The goal of the overhaul is to “bring parliamentarians closer to the people they are elected to service, as well as enhancing the scrutiny given to new laws,” according to the government’s summary.
This argument does not directly address, but may be an implicit response to, the fact that the public’s trust and confidence in the government – both current and previous administrations – has long been on the decline.
The second major element of constitutional reform touches on the balance of power between the legislative and the executive branch.
The round of amendments to the constitution in 2019 aimed to limit parliament’s influence in the executive branch – ultimately strengthening the prime minister and his cabinet. Former Prime Minister Saikhanbileg Chimed, who served from 2014 to 2016, has spoken about this problem during his administration.
Current Prime Minister Oyun-Erdene Luvsannamsrai has corroborated this sentiment. In his remarks during the last parliamentary session, he condemned the misconception that fueled the balance of power between the legislative and the executive branch. He stated, “At times, the parliament acted in such a way that the Mongolian government has 76 [prime ministers with executive power].”
In his view, “The proportional system will prevent businesspeople from joining politics to make a profit or use political power to their advantage.”
According to the government, the amendments “will strengthen [Mongolia’s] legislature, increase transparency, and bring legislators closer to the people they serve.”
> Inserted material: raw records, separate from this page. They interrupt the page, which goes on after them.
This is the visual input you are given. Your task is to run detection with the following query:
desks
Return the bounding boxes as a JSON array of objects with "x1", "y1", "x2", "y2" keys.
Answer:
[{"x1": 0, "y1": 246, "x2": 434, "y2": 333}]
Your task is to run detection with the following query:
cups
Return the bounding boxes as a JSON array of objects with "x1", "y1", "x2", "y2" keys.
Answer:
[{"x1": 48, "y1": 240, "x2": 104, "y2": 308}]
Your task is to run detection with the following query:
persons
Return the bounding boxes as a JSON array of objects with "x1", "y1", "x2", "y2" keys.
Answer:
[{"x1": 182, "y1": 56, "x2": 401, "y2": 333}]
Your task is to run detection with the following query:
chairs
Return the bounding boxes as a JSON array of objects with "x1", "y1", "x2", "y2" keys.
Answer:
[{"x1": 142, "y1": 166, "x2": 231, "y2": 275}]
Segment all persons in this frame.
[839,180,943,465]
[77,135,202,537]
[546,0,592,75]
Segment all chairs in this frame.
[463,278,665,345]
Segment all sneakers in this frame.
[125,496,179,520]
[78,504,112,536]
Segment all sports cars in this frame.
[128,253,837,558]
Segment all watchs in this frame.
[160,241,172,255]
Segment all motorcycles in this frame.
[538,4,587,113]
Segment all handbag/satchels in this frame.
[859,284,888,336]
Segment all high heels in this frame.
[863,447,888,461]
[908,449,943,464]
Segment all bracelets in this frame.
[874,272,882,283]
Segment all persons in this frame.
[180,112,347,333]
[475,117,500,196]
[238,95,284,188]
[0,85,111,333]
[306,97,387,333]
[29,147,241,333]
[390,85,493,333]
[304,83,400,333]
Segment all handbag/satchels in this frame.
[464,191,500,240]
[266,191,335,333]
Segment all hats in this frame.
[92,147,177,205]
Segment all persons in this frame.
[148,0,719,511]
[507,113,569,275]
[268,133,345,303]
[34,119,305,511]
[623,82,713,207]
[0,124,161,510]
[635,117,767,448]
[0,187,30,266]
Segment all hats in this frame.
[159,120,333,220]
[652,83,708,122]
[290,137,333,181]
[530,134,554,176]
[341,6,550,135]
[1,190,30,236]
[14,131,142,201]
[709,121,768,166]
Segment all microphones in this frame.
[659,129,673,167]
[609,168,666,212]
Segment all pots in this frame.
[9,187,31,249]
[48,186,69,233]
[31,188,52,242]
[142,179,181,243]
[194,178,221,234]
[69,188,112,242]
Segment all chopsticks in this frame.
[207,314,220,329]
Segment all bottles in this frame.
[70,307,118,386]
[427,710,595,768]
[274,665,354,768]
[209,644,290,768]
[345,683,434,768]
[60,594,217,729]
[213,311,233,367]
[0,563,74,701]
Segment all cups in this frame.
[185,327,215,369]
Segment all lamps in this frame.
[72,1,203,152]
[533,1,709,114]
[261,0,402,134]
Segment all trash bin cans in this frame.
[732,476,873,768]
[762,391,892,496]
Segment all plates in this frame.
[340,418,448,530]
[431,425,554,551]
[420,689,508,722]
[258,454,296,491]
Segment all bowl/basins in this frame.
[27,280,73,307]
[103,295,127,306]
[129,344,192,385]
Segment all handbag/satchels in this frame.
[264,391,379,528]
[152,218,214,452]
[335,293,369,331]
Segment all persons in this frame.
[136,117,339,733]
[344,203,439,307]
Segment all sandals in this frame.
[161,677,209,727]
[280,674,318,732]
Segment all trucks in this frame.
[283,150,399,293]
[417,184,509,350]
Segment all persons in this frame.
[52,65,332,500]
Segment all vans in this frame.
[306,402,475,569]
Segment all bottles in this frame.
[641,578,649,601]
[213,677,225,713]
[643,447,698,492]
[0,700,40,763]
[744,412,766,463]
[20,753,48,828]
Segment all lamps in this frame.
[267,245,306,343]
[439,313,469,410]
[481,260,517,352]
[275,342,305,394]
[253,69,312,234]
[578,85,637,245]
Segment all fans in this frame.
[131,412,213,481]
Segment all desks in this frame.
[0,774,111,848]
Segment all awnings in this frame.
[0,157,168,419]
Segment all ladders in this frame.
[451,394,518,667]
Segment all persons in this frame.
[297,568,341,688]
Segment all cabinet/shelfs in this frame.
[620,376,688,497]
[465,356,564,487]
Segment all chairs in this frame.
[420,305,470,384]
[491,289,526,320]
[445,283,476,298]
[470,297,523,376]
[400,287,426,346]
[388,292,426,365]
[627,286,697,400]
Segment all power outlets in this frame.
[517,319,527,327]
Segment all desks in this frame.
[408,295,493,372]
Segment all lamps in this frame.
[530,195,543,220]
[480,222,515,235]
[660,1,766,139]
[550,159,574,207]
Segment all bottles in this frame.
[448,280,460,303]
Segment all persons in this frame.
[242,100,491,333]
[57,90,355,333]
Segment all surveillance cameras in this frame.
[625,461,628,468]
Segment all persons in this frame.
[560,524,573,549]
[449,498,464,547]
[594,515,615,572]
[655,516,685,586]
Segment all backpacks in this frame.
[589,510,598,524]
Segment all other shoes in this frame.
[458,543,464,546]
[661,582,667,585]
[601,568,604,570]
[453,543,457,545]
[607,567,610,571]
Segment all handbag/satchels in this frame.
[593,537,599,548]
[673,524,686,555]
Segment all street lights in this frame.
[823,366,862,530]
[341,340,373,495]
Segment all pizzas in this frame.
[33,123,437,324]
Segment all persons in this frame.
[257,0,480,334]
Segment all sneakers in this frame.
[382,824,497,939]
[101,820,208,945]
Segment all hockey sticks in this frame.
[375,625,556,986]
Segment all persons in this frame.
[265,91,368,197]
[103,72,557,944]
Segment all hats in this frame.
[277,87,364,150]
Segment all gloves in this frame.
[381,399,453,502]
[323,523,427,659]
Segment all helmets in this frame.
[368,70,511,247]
In his closing remarks, Oyun-Erdene stated, “Today, I express my gratitude towards the members for their decision to decentralize power. The role of a parliament member will no longer be dominated by business minds. This pivotal change will ensure that the fundamental principle of truly representing the people and serving as a public representative is fulfilled. It will open doors for more citizen representatives to enter the political arena.”
Not everyone is convinced, however. Dr. Fernando Casal Bertoa, a party politics expert at the University of Nottingham, opined, “The mixed electoral system will not strengthen Mongolia’s democratic governance. What Mongolia needs is more strong political parties, and more female parliamentarians, not less. And the mixed electoral system will not help to achieve these two major elements.”
The Mongolian government is supposed to soon introduce a separate proposal to “increase the representation of women in the parliament,” it said in a statement. But, Casal Bertoa warned, “It will be difficult to implement the electoral quota with mostly a majoritarian system.”
There are also concerns that unqualified candidates could be elected by getting prominent placement on party lists. In response, Oyun-Erdene replied that any party undertaking such behavior should lose the election.
Since Mongolia’s adoption of a democratic constitution in 1992, there have been few major amendments, in 1999, 2000, 2019, and in 2022. Some of the latest constitutional amendments addressed the balance of power between president and prime minister – limiting presidential power and limiting presidents to one six-year term (versus two four-year terms previously). The president in Mongolia is directly elected by the people.
The recent constitutional reform, especially when taken together with all the amendments since 2019, represents a tremendous political shift in Mongolia’s governance, political parties, and voting system. While political stability is fundamental for a government to govern, the people of Mongolia remain the roots of the country’s democracy. The next parliamentary election in 2024 will dictate how Mongolia will progress in the next five to ten years.